Sculpting in Time desu wa

good post

I'd say that, other than the fact that you're projecting, this is actually accurate for like 95% of artists / artist communities

Watch shock of the new

Good artists don't give a fuck about doing "statements", they like doing cool-looking and original stuff that then gets overly analyzed by pseuds thinking everything is a critique of society.

Artists have to roll with this pseudery because that's the only kind of people who care about art nowadays.

pick up some kenneth clarke books user

Art teacher here

I always recommend this series for a start, I think it is fantastic:
youtube.com/watch?v=0pDE4VX_9Kk
(there is a book of it too)

I think the best material to understand the transition into the modern world of art is this series:
youtube.com/watch?v=J3ne7Udaetg

The two most well known books on history of art, imo, are The Story of Art by E. Gombrich and Arte Moderna by Carlos Argan.
If you want to know of aesthetics (in art, though not exclusively), I really like Umberto Eco's On Beauty and On Ugliness, because the books are a compilation of texts of different times.

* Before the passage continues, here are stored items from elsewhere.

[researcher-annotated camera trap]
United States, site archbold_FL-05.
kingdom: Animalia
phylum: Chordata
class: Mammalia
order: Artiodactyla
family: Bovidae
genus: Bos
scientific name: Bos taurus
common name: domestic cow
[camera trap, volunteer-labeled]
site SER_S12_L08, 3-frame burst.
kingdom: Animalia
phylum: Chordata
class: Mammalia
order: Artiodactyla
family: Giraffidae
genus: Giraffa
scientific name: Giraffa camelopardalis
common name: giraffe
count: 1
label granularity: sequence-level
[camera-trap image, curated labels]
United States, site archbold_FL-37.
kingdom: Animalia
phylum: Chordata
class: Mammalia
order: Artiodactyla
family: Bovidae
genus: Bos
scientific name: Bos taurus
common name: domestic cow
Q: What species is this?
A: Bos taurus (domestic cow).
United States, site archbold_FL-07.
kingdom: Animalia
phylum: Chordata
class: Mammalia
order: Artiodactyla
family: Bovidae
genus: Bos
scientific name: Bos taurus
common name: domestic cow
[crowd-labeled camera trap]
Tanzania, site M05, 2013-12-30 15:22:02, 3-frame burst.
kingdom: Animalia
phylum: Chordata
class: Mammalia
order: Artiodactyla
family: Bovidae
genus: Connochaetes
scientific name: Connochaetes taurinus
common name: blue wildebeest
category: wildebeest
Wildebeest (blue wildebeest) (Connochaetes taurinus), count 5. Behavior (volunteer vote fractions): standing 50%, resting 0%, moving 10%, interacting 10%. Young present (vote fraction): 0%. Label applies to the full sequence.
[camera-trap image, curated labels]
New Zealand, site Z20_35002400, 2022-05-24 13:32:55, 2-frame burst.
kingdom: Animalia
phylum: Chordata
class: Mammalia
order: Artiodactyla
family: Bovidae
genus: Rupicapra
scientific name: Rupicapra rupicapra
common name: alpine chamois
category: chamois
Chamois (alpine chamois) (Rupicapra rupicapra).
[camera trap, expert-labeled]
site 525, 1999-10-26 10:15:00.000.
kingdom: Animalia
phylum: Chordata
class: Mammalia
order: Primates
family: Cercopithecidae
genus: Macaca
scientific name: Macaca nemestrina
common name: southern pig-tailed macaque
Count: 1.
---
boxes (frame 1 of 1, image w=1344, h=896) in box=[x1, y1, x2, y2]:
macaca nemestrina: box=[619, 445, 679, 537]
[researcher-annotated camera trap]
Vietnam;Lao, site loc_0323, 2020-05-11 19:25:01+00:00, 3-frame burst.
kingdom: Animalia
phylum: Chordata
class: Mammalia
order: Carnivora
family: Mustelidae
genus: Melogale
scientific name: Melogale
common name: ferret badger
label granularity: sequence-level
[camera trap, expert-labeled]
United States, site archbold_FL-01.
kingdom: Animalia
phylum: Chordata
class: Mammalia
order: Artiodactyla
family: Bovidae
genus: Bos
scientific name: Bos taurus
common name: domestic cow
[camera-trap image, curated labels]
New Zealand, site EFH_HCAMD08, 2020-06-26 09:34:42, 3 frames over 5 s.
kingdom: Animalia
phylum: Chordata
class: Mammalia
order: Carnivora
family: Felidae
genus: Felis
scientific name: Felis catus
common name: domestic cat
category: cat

I think the problem with art appreciation is how attached people are to what they think is a legitimate and illegitimate way to appreciate art. A lot of people who are not used to go to museums, when facing a painting, they kind of expect you to explain it, and therefore they don't really look at it. On the other hand, there are those who look at it but that cling to what they are seeing (if they like it or not at first glance) and do not allow their experience to unfold into other forms. The major problem, in my opinion, has to do with ones relation to knowledge and to experience. Today, it seems so crucial for us to choose the experiences around us, as if we could "waste time" on things, as if to validate some things and not others. There is no such a hurry, really. I don't think it is about what we "feel", neither it is about what we know of art. Art is something to be talked about and so I think the greatest issue is to close the door on the next interpretation, whether it is your own change of heart or someone else's opinion.

It's not that there is a secret dimension to each artwork, a truth that is hidden and that can only be found in what the artist meant or how he mastered his technique. It's also not about despising such things and just "feeling feelings" about it. It's a conversation. Art does not exist in a vacuum.

Just a thought: Zizek says that it's not so much that we ought to know history to understand art, but that in order to understand history we ought to see what art each time was producing and I agree.

It's also worth mentioning that the word "Art" has a current meaning going on, but it is not only that. Some pieces you'll find in the museum will dialogue with western art history, but that's not always the case. I think it's important to understand that, for example, woodblock printing in Japan was more about selling souvenirs than creating "Art", in spite of the quality of the technique and in spite of the fact that we see it as art today. Not only artworks have changed, but their appreciation have changed as well in a retroactive way.

Go to the museum, get involved. Talk to art educators and guides at those places. See art in what's outside the museum too. Don't settle down.

I wish I could talk more about it and respond to you later on, but I'm going on a trip now. Happy 2018 Veeky Forums.

John Berger

Not OP, but thank you.

Seconding Gombrich's Story of Art. I have not read Arte Moderna but I will for sure check it out.

>woodblock printing in Japan was more about selling souvenirs than creating "Art", in spite of the quality of the technique and in spite of the fact that we see it as art today. Not only artworks have changed, but their appreciation have changed as well in a retroactive way.
Heidegger and Benjamin touch upon this, but I wouldn't recommend aesthetics as an enty point for appreciating art. It can definetly expand your point of view and change the way you look at art, but it is a very detached discipline. Sometimes it seems as if the artworks were only accessory for aesthetics.

First, go to a museum. Books won't help you that much if you can't find art to appreciate outside of them.

It must be good art if it's big!

Just understand that where classical art was oriented toward content, the great marker of art in modernity is reflection on its own medium, a consideration of its own conditions of possibility. This was perhaps one of the more valuable insights I gained from my survey course on German art.

>the great marker of art in modernity is reflection on its own medium
Honestly I thought that this was postmodernism. Can someone explain postmodern art to me?

A failure of communication is due to the artist and not the viewer.

If the art is too high-concept for most people too understand then the artist has failed at his work.

Danke. Any thoughts on the Annotated Mona Lisa?